Just like its biological counterpart, digital DNA is so complicated it naturally contains vulnerabilities even the most dedicated engineers miss. Hackers or cybercriminals can then access and identify those vulnerabilities in advance of the public release of an application and write programs that exploit them before they're released. Because it can happen before a new product's release to users (day one), it is referred to as a zero day threat.
Zero day threats are among the most insidious of all cyberthreats because most of the time you won't see them coming – if you do, you're already too late.
Zero Day Threats in the Brand Era
Software, services, and platforms released to developers or consumers get one chance to make a first impression. Not only can a zero day threat quickly propagate throughout your user base thanks to a compromised product — turning devices into DDoS relays, stealing personal information, and more — the damage to your reputation can be catastrophic.
Additionally, it will be a vulnerability you didn't even know about, leaving you to scramble to find it and issue a patch, by which time jittery potential customers might be long gone.
One of the properties of a zero day threat is what's called the vulnerability window, the period of time between the first exploitation of a flaw and the release of a patch. Most high profile zero day attacks are designed to do the most damage in days or even hours, but plenty more can chug along undetected for extended periods (even years), coming to life to wreak their havoc and falling idle again.
Also read: Steps to Building a Zero Trust Network
Combating Zero Day Threats
As with any cyberthreat, the best way to protect the network is to be proactive with security — keep antivirus and firewall technology up to date and install patches and updates when they're available.
If the worst happens and you do fall victim, you'll also be able to minimize the damage if you've done your preparation beforehand. Have a workable and well-rehearsed disaster recovery plan.
A crucial part of mitigation is to have clearly designed and understood access. In today's enterprise multiple levels of staff access documents and files at all levels using both sanctioned devices and their own bring-your-own-device (BYOD) tools, and without clear lines of who gets access to what, damage from an exploit can spread even faster.
Ultimately, you're putting your network’s viability in the hands of your customers. You need your patch to propagate as quickly as possible to shut down the spread.
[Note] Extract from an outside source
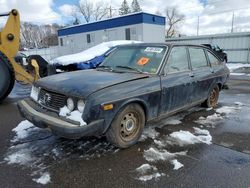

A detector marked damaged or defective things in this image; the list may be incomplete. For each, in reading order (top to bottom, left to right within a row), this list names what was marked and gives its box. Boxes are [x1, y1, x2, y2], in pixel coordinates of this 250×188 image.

damaged hood [35, 69, 148, 98]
That means you have to make a strong enough case to your users and ensure everybody knows (again, announcing your failure from the rooftops for all to hear and the hit to your reputation that will ensue) that the patch is available and necessary.
Where Zero Day Threats Will Lead Us
Like all cybersecurity hazards, zero day threats are growing, as this story reports. Because of the varied and widespread attack vectors involved, they're also going to be the vanguard in the security arms race. They can be deployed by directly attacking a corporate server, installing malicious code on a web page to snag innocent passers-by (without the website owner's knowledge) and almost anything in between.
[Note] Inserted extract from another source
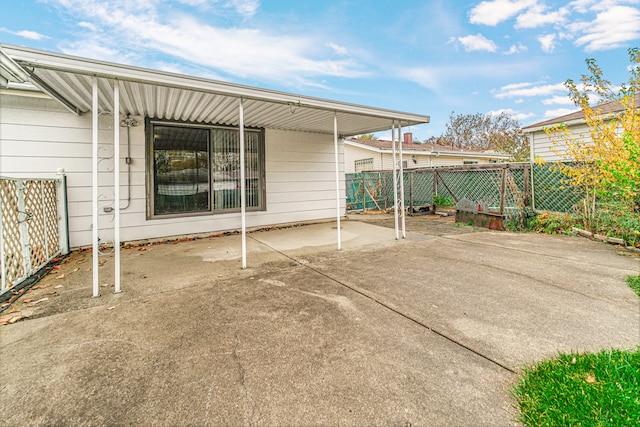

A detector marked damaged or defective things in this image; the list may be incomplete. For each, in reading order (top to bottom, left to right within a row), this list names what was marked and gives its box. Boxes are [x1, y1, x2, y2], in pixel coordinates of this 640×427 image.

One of the most important paradigms in coming years will be the proper demarcation of data and applications. In an era where your company's information might live in a computer or rack with that of dozens or hundreds of others at a cloud service, many of them deployed in virtual server or desktop builds using identical operating systems, the protective walls between them become exponentially more permeable, giving zero day threats the means to spread much farther and much faster.
Insist that your IT department or cloud provider set out unshakable SLAs around sandboxing your development and if necessary, immediately cutting it off from the outside world if the worst happens. When it comes to stopping and containing zero day threats in the past, countless metaphors referring to bolting horses and closed gates have been invoked.
Zero day threats will become more widespread simply because of the variety of attack vectors and functions they serve, and vigilance, as always, is key. Even then, if your processes and applications are virtually impenetrable and you’re unlikely to be affected directly, an attack on another customer using the same cloud service as you will affect network health and performance overall. It will also impose costs, both in data response times and money, that your provider will ultimately have to spread among its entire customer base — including you. That makes zero day threats everybody’s problem, and the enterprise networks of tomorrow will thank us for joining the fight.